Three) Jenna missed her skiing slot after 'the breakdown', the car that is, she's not in a mental asylum. She then had to pretend to be a boy and race in their category, partly                   successfully, partly not.

Clearly it was an overwhelming competitive success.

I often divert people to this video, where everyone looks awesome - apart from the rather foreboding girl on crutches at the beginning:

The last minute episode

Without knowing it, I was to partake in my own competition. 
There I was at the top, happily watching the last of the boarders on the big jump, when I saw lost friends walking up the edge of the dry ski slope - it was Rupert and co.  

At this point as I tried to attract their attention by waving, a dramatic moment took place. But it was no epiphany. 
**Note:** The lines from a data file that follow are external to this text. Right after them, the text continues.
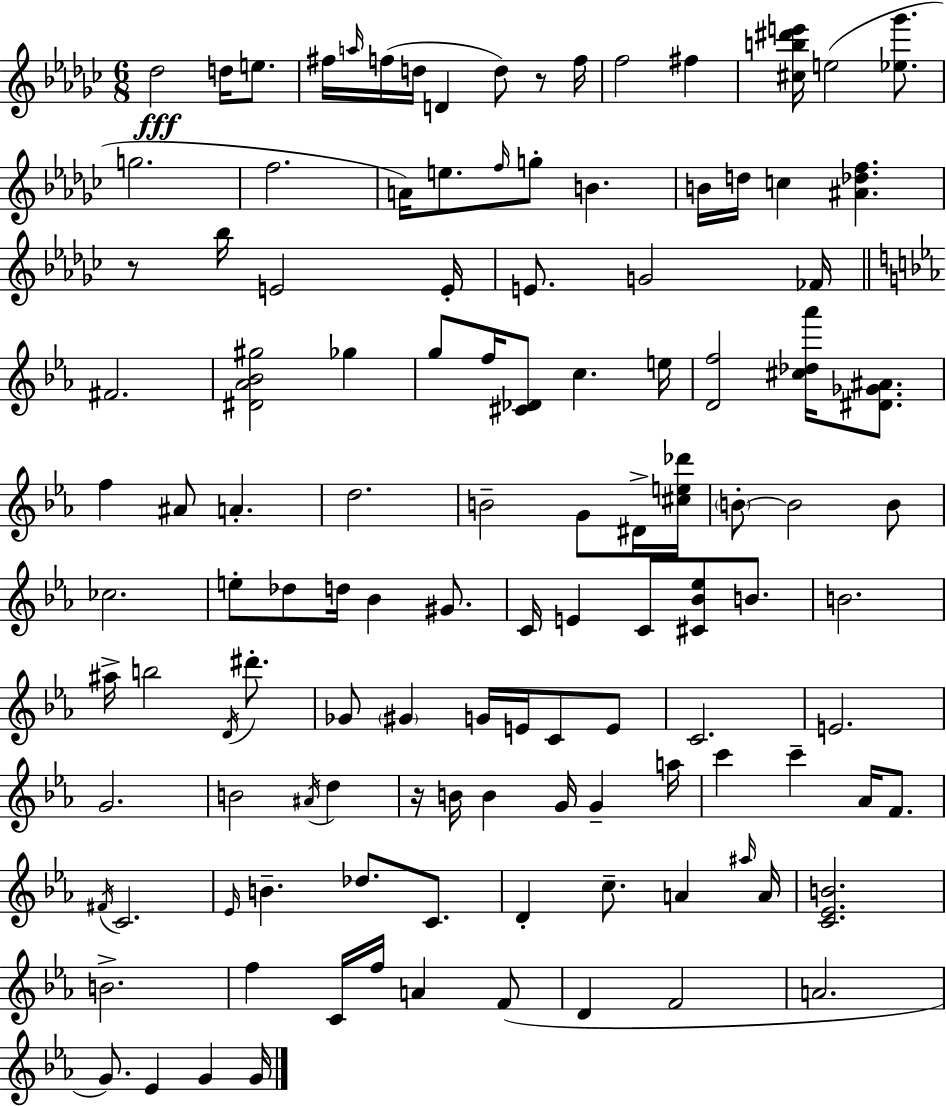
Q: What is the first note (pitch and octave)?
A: Db5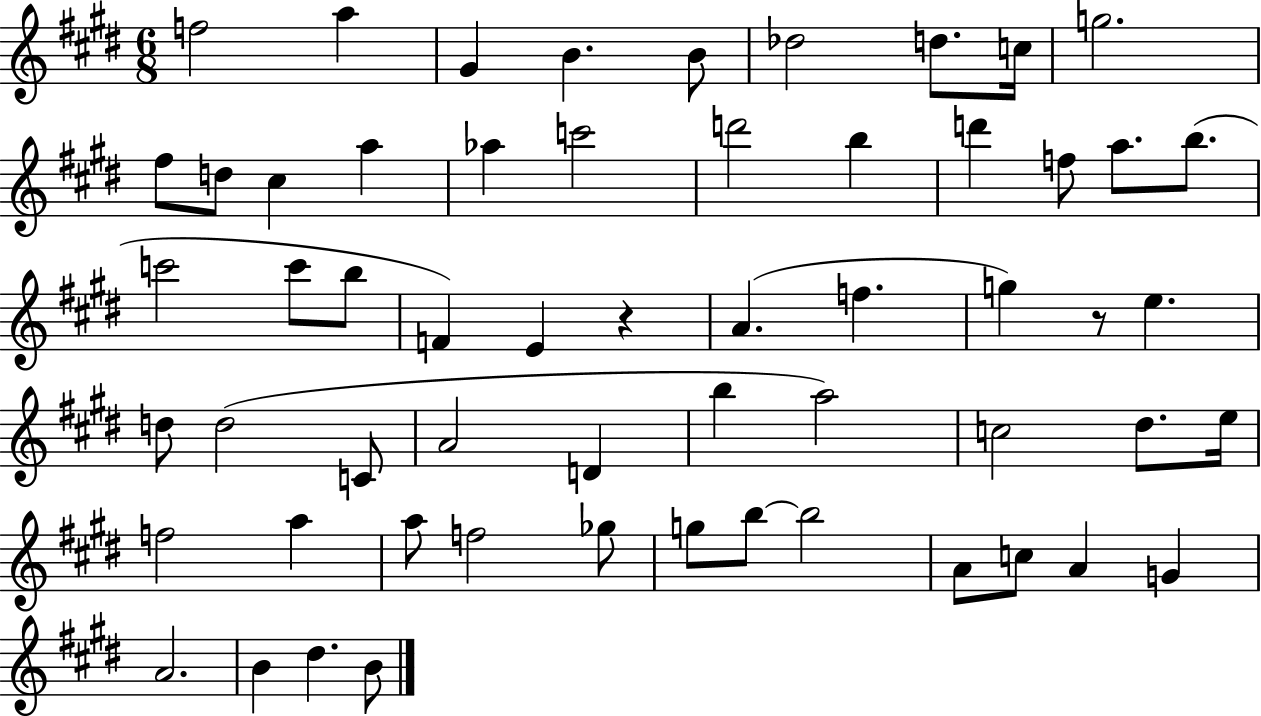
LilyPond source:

{
  \clef treble
  \numericTimeSignature
  \time 6/8
  \key e \major
  \repeat volta 2 { f''2 a''4 | gis'4 b'4. b'8 | des''2 d''8. c''16 | g''2. | \break fis''8 d''8 cis''4 a''4 | aes''4 c'''2 | d'''2 b''4 | d'''4 f''8 a''8. b''8.( | \break c'''2 c'''8 b''8 | f'4) e'4 r4 | a'4.( f''4. | g''4) r8 e''4. | \break d''8 d''2( c'8 | a'2 d'4 | b''4 a''2) | c''2 dis''8. e''16 | \break f''2 a''4 | a''8 f''2 ges''8 | g''8 b''8~~ b''2 | a'8 c''8 a'4 g'4 | \break a'2. | b'4 dis''4. b'8 | } \bar "|."
}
It involved me competing in my very own bobsleigh run.

It had been raining all day, and alas, I had stepped forward on to a piece of particularly slippery material to the side of the slope. 

On my back, olympic styley, I shot past a friend quicker than Usain Bolt on a sledge. 

Passers-by were probably surprised that there was a new event at this years BUDS.
Others may have thought I had done this for a laugh.

I was doing neither.

The Next Day

I went to the campsite toilets and then strolled casually back to the mobile home- very normal.

Our temporary accommodation was not particularly tidy - a nuclear bomb had hit it in the night. But between my trip to the toilets and walking back a miraculous clean up had taken place.

The kitchen had also moved to the lounge. Strange.

I also had new mobile home roommate - 20 years older and five feet taller than Dave.

This, in-fact was not my mobile home. It was the last main episode of the trip.

Now back in my room, I'm still ill, with an orange segment in my mouth.